Fifty years after they graduated from Apalachicola High School, the first class to spend their entire senior year at the newly built school, a lot has changed.
Most of them are retired now, perhaps drawing a pension from being in the military or working in government, or on Social Security.
They’re watching their grandchildren grow up. A few are on their second, or even third marriages.
A lot has changed, especially throughout America, where the social upheaval of the civil rights era, and the divisions wrought by the Vietnam War have given way to a different era.
There’s no longer a course in the Franklin County Schools called “Americanism versus Communism” which had been required in their senior year.
There are probably fewer high school girls becoming pregnant as well, with many recalling at least four of their classmates having babies while they were still in school, or right after they graduated.
But, as evidenced by the golden class reunion Saturday night at Apalachicola’s Masonic Lodge, of the Class of 1973, the more things change the more they stay the same.
Friends once are friends forever, and the golden agers can now look back with fond memories on the beloved teachers they shared, like the late Pal Rivers, who taught all about civics and American history.

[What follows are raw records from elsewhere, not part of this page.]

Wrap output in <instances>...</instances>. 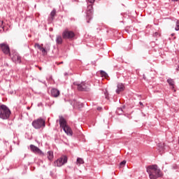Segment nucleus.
<instances>
[{
  "label": "nucleus",
  "instance_id": "20",
  "mask_svg": "<svg viewBox=\"0 0 179 179\" xmlns=\"http://www.w3.org/2000/svg\"><path fill=\"white\" fill-rule=\"evenodd\" d=\"M34 47L36 48H38V50H40L41 48V47H43V45H40L38 43H35Z\"/></svg>",
  "mask_w": 179,
  "mask_h": 179
},
{
  "label": "nucleus",
  "instance_id": "34",
  "mask_svg": "<svg viewBox=\"0 0 179 179\" xmlns=\"http://www.w3.org/2000/svg\"><path fill=\"white\" fill-rule=\"evenodd\" d=\"M174 35H175V34H171L172 36H174Z\"/></svg>",
  "mask_w": 179,
  "mask_h": 179
},
{
  "label": "nucleus",
  "instance_id": "35",
  "mask_svg": "<svg viewBox=\"0 0 179 179\" xmlns=\"http://www.w3.org/2000/svg\"><path fill=\"white\" fill-rule=\"evenodd\" d=\"M40 71H41V67H39Z\"/></svg>",
  "mask_w": 179,
  "mask_h": 179
},
{
  "label": "nucleus",
  "instance_id": "13",
  "mask_svg": "<svg viewBox=\"0 0 179 179\" xmlns=\"http://www.w3.org/2000/svg\"><path fill=\"white\" fill-rule=\"evenodd\" d=\"M48 159L49 162H52L54 160V152L52 151H48L47 152Z\"/></svg>",
  "mask_w": 179,
  "mask_h": 179
},
{
  "label": "nucleus",
  "instance_id": "15",
  "mask_svg": "<svg viewBox=\"0 0 179 179\" xmlns=\"http://www.w3.org/2000/svg\"><path fill=\"white\" fill-rule=\"evenodd\" d=\"M101 76L102 78H105V79H108V74L106 73L104 71H100Z\"/></svg>",
  "mask_w": 179,
  "mask_h": 179
},
{
  "label": "nucleus",
  "instance_id": "16",
  "mask_svg": "<svg viewBox=\"0 0 179 179\" xmlns=\"http://www.w3.org/2000/svg\"><path fill=\"white\" fill-rule=\"evenodd\" d=\"M56 43H57V44H62V36H57Z\"/></svg>",
  "mask_w": 179,
  "mask_h": 179
},
{
  "label": "nucleus",
  "instance_id": "2",
  "mask_svg": "<svg viewBox=\"0 0 179 179\" xmlns=\"http://www.w3.org/2000/svg\"><path fill=\"white\" fill-rule=\"evenodd\" d=\"M59 125L60 128H62L65 134L68 135L69 136H72L73 135V131H72V129L68 125V123H66V120L64 117H60L59 120Z\"/></svg>",
  "mask_w": 179,
  "mask_h": 179
},
{
  "label": "nucleus",
  "instance_id": "32",
  "mask_svg": "<svg viewBox=\"0 0 179 179\" xmlns=\"http://www.w3.org/2000/svg\"><path fill=\"white\" fill-rule=\"evenodd\" d=\"M172 1H178L179 0H171Z\"/></svg>",
  "mask_w": 179,
  "mask_h": 179
},
{
  "label": "nucleus",
  "instance_id": "19",
  "mask_svg": "<svg viewBox=\"0 0 179 179\" xmlns=\"http://www.w3.org/2000/svg\"><path fill=\"white\" fill-rule=\"evenodd\" d=\"M57 13V11L55 10V9H54L51 13H50V16L52 17V19H54L55 15Z\"/></svg>",
  "mask_w": 179,
  "mask_h": 179
},
{
  "label": "nucleus",
  "instance_id": "14",
  "mask_svg": "<svg viewBox=\"0 0 179 179\" xmlns=\"http://www.w3.org/2000/svg\"><path fill=\"white\" fill-rule=\"evenodd\" d=\"M85 163V161H83V159L78 157L77 158L76 164L77 166H80V164H83Z\"/></svg>",
  "mask_w": 179,
  "mask_h": 179
},
{
  "label": "nucleus",
  "instance_id": "1",
  "mask_svg": "<svg viewBox=\"0 0 179 179\" xmlns=\"http://www.w3.org/2000/svg\"><path fill=\"white\" fill-rule=\"evenodd\" d=\"M146 171L149 174L150 179H157L162 176V171L156 164L148 166Z\"/></svg>",
  "mask_w": 179,
  "mask_h": 179
},
{
  "label": "nucleus",
  "instance_id": "26",
  "mask_svg": "<svg viewBox=\"0 0 179 179\" xmlns=\"http://www.w3.org/2000/svg\"><path fill=\"white\" fill-rule=\"evenodd\" d=\"M87 17H89V11L87 12ZM89 20H90V18L88 17L87 21V23H89Z\"/></svg>",
  "mask_w": 179,
  "mask_h": 179
},
{
  "label": "nucleus",
  "instance_id": "21",
  "mask_svg": "<svg viewBox=\"0 0 179 179\" xmlns=\"http://www.w3.org/2000/svg\"><path fill=\"white\" fill-rule=\"evenodd\" d=\"M164 143H159V144H158V147H159L161 150H163V149H164Z\"/></svg>",
  "mask_w": 179,
  "mask_h": 179
},
{
  "label": "nucleus",
  "instance_id": "9",
  "mask_svg": "<svg viewBox=\"0 0 179 179\" xmlns=\"http://www.w3.org/2000/svg\"><path fill=\"white\" fill-rule=\"evenodd\" d=\"M29 148L34 153H36V155H39L40 156H44V152L40 150L37 146L34 145H30Z\"/></svg>",
  "mask_w": 179,
  "mask_h": 179
},
{
  "label": "nucleus",
  "instance_id": "29",
  "mask_svg": "<svg viewBox=\"0 0 179 179\" xmlns=\"http://www.w3.org/2000/svg\"><path fill=\"white\" fill-rule=\"evenodd\" d=\"M94 1H95V0H90V3H94Z\"/></svg>",
  "mask_w": 179,
  "mask_h": 179
},
{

Bob Howell, now retired from a career in marine science, said he had become class president after Rivers told him it was the consensus of his classmates, and Howell balked.
“Too bad,” Rivers told him. “You’re going to be president.”
The class remembered Rita Theis, who is alive and well, as a favorite business teacher, as well as English teacher Susan Galloway. They also shared memories of Myra and C.T. Ponder, beloved teachers who have since departed.
The reunion drew about 16 classmates, a pretty strong turnout for a class of only 42, and one in which at least 16 – Vonnie Bouington, Franklin Daniels, Gail Hollenbeck, Aldrich Johnson, Lisa Johnson, Monte Joseph, Douglas Kelley, William Lane, Allie Moses, Fannie Partridge, Linda Russ, Sheila Sintikakis, Edward Stephens, Olan Ward, Clarence Williams and Sylvester Williams – have since passed on.
Many of the shining lights of the class were on hand, including valedictorian Linda Lichardello Gordon and salutatorian Vernon White, who the community knows as Willie Poloronis, the name change in keeping with the remarriage of his mother.
Skitter Paul was there, recalling his truck with quadraphonic sound and his being the proud escort of Homecoming Queen Niki Fortunas, who was absent from the reunion.
There were uncomfortable memories as well, like a difficult transition in the eighth grade for the newly integrated school to be housed at the formerly all-Black Quinn High School, and then three years for all the students at the formerly all-white Chapman High School before a senior year all at the brand-new school.
But while the two student bodies had a chance to merge into one following their four years together, that 1972-73 school year was not without incident. Thomasina Wynn, who attended Saturday night with twin brother Thomas, recalled an incident at Carrabelle High School, in which a Black student was believed to have “shot the bird” at a teacher, but then was seen as being disproportionately punished when compared to white students. Wynn said she recalled Black students boycotting classes for as long as six weeks.
Harold Banks, who joined the Air Force 10 days after high school graduation, said the brunt of desegregation was borne by the classes that preceded the Class of 1973, which had at least four years to adjust.
“We had very good teachers,” he said, noting that corporal punishment, just like it had been at Holy Family, was not uncommon.
”It (desegregation) was an adaptation that moved us forward,” Banks said, as he and his classmates confronted the wider world outside of Apalachicola.